Anderson, a retired ag teacher whose ranch was homesteaded in 1919 by his ancestors, fought against the wolf reintroduction measure, which passed by just 1% of the vote. Voters statewide got a say, even though the question was whether to release wolves on the west side of the Continental Divide.
“There are probably not a whole handful of people here in North Park that are in favor of reintroducing wolves,” Anderson said of the area, which has a population of about 1,600.
“We are trying our hardest to work with CPW. We have not gone out there and shot them. We have not harassed them,” he said. Ranchers weren’t given permission by Colorado Parks and Wildlife to haze wolves – either by shooting rubber bullets, chasing them in vehicles or four-wheelers, or putting up the electric-flag fence now on the Gittleson ranch – until this month, soon after wolves killed Antencio’s second dog.
Anderson, and many others, doubt the hazing efforts will be enough. Ranchers are being backed into a corner, he said.
“I don’t want to tell you what will happen,” he said, while sitting in his tractor. “If we see a wolf without a collar depredating livestock, how is CPW going to figure out who shot it? They are forcing our hand to become criminals.”
Colorado wildlife and U.S. Department of Agriculture officials are scrambling to tamp down the wolf controversy, and CPW’s statewide community meetings set up to plan for reintroduction by the end of 2023 have taken on an unexpected urgency.
Adam Van Valkenburg, president of the North Park Stockgrowers and a rancher with 200 head of cattle, said he was shocked to learn that Colorado had no wolf-deterrent fence – called turbo fladry – in the state.
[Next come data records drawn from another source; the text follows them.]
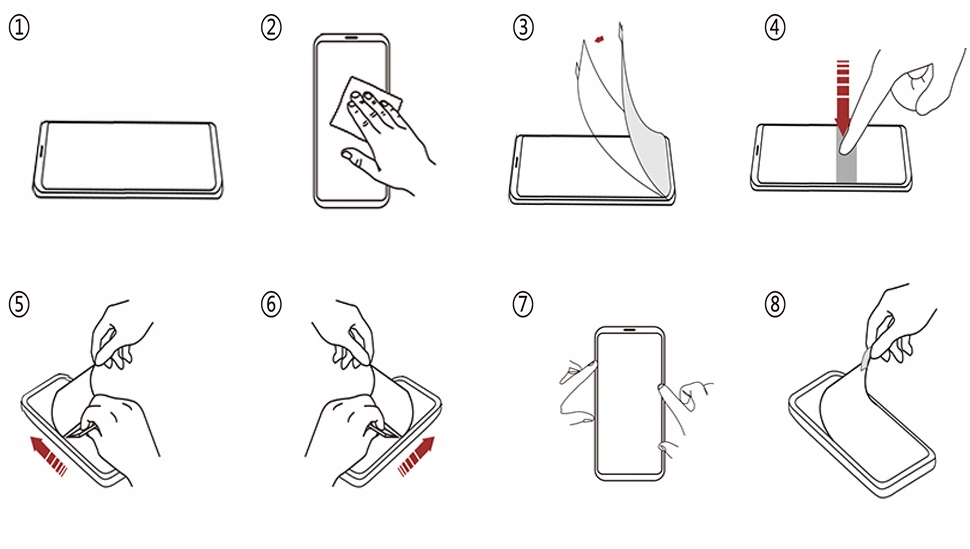 ①
②
③
④
⑤
⑥
⑦
⑧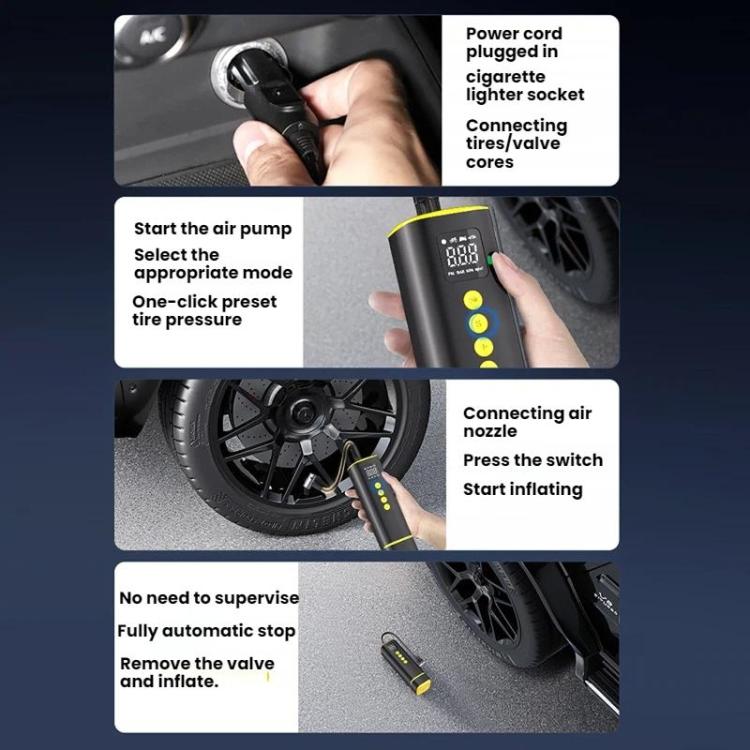 A/C

Power cord plugged in

cigarette lighter socket

Connecting tires/valve cores

Start the air pump

Select the appropriate mode

One-click preset tire pressure

888

Connecting air nozzle

Press the switch

Start inflating

No need to supervise

Fully automatic stop

Remove the valve and inflate.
“We are overwhelmed right now. Everybody is behind,” said Van Valkenburg, who was among those who helped the Gittlesons put up the flag fence last week, digging up frozen ground at 10-below zero. “We are tired. We are worn out. We have jobs to do, too. We are trying to do the right thing for the wolf. But everybody is overwhelmed with the wolves we have now, let alone reintroduction.”
If the wolves come to his ranch, Van Valkenburg would need help from the rest of the ranching community, too, he said. “We came together to do the right thing.”
Like others, he wishes folks from Denver could experience ranch work for even a day. “It would be great to have those people see that and understand that,” Van Valkenburg said. “People don’t get what they are asking for.”
“There is just a lot of politics, a lot of emotion on both sides. We want the wolves to be managed. You go to Wyoming, Idaho, Montana, where lethal control is an option, every wolf up there that is doing the same thing undoubtedly, unquestionably would be taken care of.”
“This is just a confirmed eight wolves. We know there are more out here.”
For the Gittlesons, the wolf watch is fraying their nerves. When Kim Gittleson loads her truck before dawn on Monday mornings to head back to her job at the sheriff’s office in Steamboat, she’s watching over her shoulder.
“The problem is we all have to go back to work,” she said. “You have one man here who is trying to watch his cows all night, feed them, take care of them all day. And according to (the USDA,) if he watches them all night and sleeps in the day, they’ll just come kill them in the day.”